╭─ RECORDED INFORMATION
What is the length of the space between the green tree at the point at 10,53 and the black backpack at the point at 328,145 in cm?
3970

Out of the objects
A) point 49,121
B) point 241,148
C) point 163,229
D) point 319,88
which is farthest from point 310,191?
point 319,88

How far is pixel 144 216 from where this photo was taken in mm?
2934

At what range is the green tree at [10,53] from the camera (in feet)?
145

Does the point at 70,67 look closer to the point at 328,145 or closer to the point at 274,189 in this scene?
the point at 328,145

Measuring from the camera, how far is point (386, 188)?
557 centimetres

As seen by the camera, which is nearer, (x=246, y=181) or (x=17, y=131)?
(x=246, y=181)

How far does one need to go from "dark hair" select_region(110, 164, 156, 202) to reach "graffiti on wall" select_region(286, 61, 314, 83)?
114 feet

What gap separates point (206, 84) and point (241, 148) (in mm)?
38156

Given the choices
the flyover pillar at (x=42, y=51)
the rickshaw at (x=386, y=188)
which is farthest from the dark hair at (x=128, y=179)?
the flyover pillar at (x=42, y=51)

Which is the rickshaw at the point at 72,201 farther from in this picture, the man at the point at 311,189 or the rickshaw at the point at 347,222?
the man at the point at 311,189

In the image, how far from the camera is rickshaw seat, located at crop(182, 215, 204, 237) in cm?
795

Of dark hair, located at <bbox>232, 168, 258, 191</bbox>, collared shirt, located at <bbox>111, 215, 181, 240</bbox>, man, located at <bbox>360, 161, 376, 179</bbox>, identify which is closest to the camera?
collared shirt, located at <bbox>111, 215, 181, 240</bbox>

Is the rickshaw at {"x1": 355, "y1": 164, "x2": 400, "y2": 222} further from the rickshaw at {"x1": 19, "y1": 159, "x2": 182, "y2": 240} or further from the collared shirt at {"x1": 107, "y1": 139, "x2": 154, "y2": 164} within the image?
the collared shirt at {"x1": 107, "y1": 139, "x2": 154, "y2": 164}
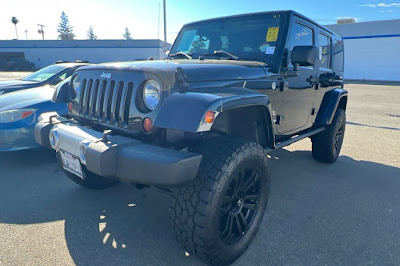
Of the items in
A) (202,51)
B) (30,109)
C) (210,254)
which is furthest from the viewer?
(30,109)

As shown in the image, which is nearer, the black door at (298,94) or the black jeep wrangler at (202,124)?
the black jeep wrangler at (202,124)

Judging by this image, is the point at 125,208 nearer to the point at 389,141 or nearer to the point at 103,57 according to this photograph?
the point at 389,141

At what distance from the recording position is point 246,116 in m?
2.54

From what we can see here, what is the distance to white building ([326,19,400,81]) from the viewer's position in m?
26.8

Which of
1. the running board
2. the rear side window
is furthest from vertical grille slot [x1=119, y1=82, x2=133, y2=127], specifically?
the rear side window

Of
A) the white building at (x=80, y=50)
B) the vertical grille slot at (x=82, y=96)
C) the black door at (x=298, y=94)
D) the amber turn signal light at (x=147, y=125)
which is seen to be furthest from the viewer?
the white building at (x=80, y=50)

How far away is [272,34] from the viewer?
9.74ft

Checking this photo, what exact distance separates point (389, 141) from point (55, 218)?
6220 millimetres

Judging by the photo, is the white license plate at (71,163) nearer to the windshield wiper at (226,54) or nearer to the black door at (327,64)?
the windshield wiper at (226,54)

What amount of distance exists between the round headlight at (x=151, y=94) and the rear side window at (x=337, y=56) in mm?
3681

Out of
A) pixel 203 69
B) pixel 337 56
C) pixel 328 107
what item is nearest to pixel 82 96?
pixel 203 69

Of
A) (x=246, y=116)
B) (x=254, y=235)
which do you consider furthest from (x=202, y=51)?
(x=254, y=235)

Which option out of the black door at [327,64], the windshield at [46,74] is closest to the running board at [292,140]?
the black door at [327,64]

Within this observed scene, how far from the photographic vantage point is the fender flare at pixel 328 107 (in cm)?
399
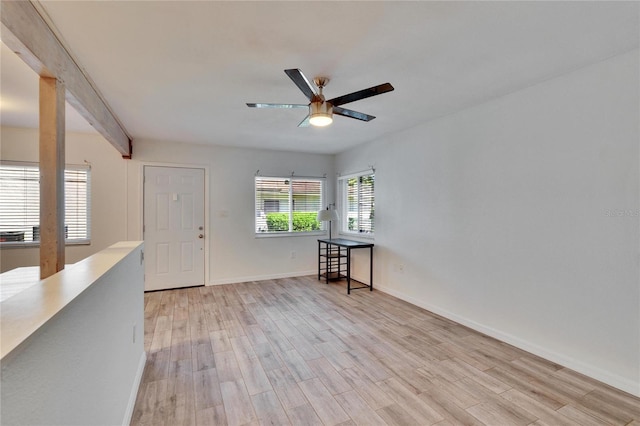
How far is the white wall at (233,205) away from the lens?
4.68 meters

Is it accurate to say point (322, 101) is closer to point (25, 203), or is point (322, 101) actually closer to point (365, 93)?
point (365, 93)

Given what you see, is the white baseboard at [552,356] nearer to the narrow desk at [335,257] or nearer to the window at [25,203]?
the narrow desk at [335,257]

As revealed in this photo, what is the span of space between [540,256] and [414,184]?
5.71ft

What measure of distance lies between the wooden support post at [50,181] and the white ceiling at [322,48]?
17.1 inches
╰─
**YOUR GOAL**
Please put all the lines above into a Markdown table with the columns Row and Line, numbering each row and skipping blank lines. Leave the pictures out of the table.

**EXPECTED ANSWER**
| Row | Line |
|---|---|
| 1 | What is the length of the space between the green tree at the point at 10,53 and the black backpack at the point at 328,145 in cm? |
| 2 | 3970 |
| 3 | Out of the objects |
| 4 | A) point 49,121 |
| 5 | B) point 241,148 |
| 6 | C) point 163,229 |
| 7 | D) point 319,88 |
| 8 | which is farthest from point 310,191? |
| 9 | point 319,88 |
| 10 | How far is pixel 144 216 from where this photo was taken in mm? |
| 11 | 2934 |
| 12 | At what range is the green tree at [10,53] from the camera (in feet)? |
| 13 | 145 |
| 14 | Does the point at 70,67 look closer to the point at 328,145 or closer to the point at 274,189 in this scene? |
| 15 | the point at 328,145 |
| 16 | Measuring from the camera, how far is point (386, 188)? |
| 17 | 557 centimetres |
| 18 | As seen by the camera, which is nearer, (x=246, y=181) or (x=17, y=131)? |
| 19 | (x=246, y=181) |
| 20 | How far does one need to go from "dark hair" select_region(110, 164, 156, 202) to reach "graffiti on wall" select_region(286, 61, 314, 83)? |
| 21 | 114 feet |
| 22 | What gap separates point (206, 84) and point (241, 148) (in mm)? |
| 23 | 38156 |
| 24 | Given the choices |
| 25 | the flyover pillar at (x=42, y=51) |
| 26 | the rickshaw at (x=386, y=188) |
| 27 | which is farthest from the dark hair at (x=128, y=179)? |
| 28 | the flyover pillar at (x=42, y=51) |
| 29 | Which is the rickshaw at the point at 72,201 farther from in this picture, the man at the point at 311,189 or the rickshaw at the point at 347,222? |
| 30 | the man at the point at 311,189 |
| 31 | In the image, how far from the camera is rickshaw seat, located at crop(182, 215, 204, 237) in cm? |
| 32 | 795 |
| 33 | Of dark hair, located at <bbox>232, 168, 258, 191</bbox>, collared shirt, located at <bbox>111, 215, 181, 240</bbox>, man, located at <bbox>360, 161, 376, 179</bbox>, identify which is closest to the camera? |
| 34 | collared shirt, located at <bbox>111, 215, 181, 240</bbox> |
| 35 | Is the rickshaw at {"x1": 355, "y1": 164, "x2": 400, "y2": 222} further from the rickshaw at {"x1": 19, "y1": 159, "x2": 182, "y2": 240} or further from the collared shirt at {"x1": 107, "y1": 139, "x2": 154, "y2": 164} within the image? |
| 36 | the collared shirt at {"x1": 107, "y1": 139, "x2": 154, "y2": 164} |
| 37 | Of the items in |
| 38 | A) (202,51) |
| 39 | B) (30,109) |
| 40 | C) (210,254) |
| 41 | which is furthest from the viewer? |
| 42 | (30,109) |
| 43 | As shown in the image, which is nearer, the black door at (298,94) or the black jeep wrangler at (202,124)? |
| 44 | the black jeep wrangler at (202,124) |
| 45 | Judging by this image, is the point at 125,208 nearer to the point at 389,141 or nearer to the point at 103,57 according to this photograph? |
| 46 | the point at 389,141 |
| 47 | At what distance from the recording position is point 246,116 in m? |
| 48 | 2.54 |
| 49 | From what we can see here, what is the distance to white building ([326,19,400,81]) from the viewer's position in m? |
| 50 | 26.8 |
| 51 | Which of |
| 52 | 1. the running board |
| 53 | 2. the rear side window |
| 54 | is furthest from vertical grille slot [x1=119, y1=82, x2=133, y2=127], specifically? |
| 55 | the rear side window |
| 56 | Of |
| 57 | A) the white building at (x=80, y=50) |
| 58 | B) the vertical grille slot at (x=82, y=96) |
| 59 | C) the black door at (x=298, y=94) |
| 60 | D) the amber turn signal light at (x=147, y=125) |
| 61 | which is seen to be furthest from the viewer? |
| 62 | the white building at (x=80, y=50) |
| 63 | How far away is [272,34] from the viewer? |
| 64 | 9.74ft |
| 65 | Checking this photo, what exact distance separates point (389, 141) from point (55, 218)? |
| 66 | 6220 millimetres |
| 67 | Judging by the photo, is the white license plate at (71,163) nearer to the windshield wiper at (226,54) or nearer to the black door at (327,64)? |
| 68 | the windshield wiper at (226,54) |
| 69 | What amount of distance exists between the round headlight at (x=151, y=94) and the rear side window at (x=337, y=56) in mm? |
| 70 | 3681 |
| 71 | Out of |
| 72 | A) pixel 203 69 |
| 73 | B) pixel 337 56 |
| 74 | C) pixel 328 107 |
| 75 | what item is nearest to pixel 82 96? |
| 76 | pixel 203 69 |
| 77 | Of |
| 78 | A) (x=246, y=116) |
| 79 | B) (x=254, y=235) |
| 80 | which do you consider furthest from (x=202, y=51)? |
| 81 | (x=254, y=235) |
| 82 | Which option out of the black door at [327,64], the windshield at [46,74] is closest to the running board at [292,140]? |
| 83 | the black door at [327,64] |
| 84 | Within this observed scene, how far from the photographic vantage point is the fender flare at pixel 328 107 (in cm)? |
| 85 | 399 |
| 86 | How far is the white wall at (233,205) away from the lens? |
| 87 | 4.68 meters |
| 88 | Is it accurate to say point (322, 101) is closer to point (25, 203), or is point (322, 101) actually closer to point (365, 93)? |
| 89 | point (365, 93) |
| 90 | Given what you see, is the white baseboard at [552,356] nearer to the narrow desk at [335,257] or nearer to the window at [25,203]? |
| 91 | the narrow desk at [335,257] |
| 92 | As revealed in this photo, what is the span of space between [540,256] and [414,184]? |
| 93 | 5.71ft |
| 94 | What measure of distance lies between the wooden support post at [50,181] and the white ceiling at [322,48]? |
| 95 | 17.1 inches |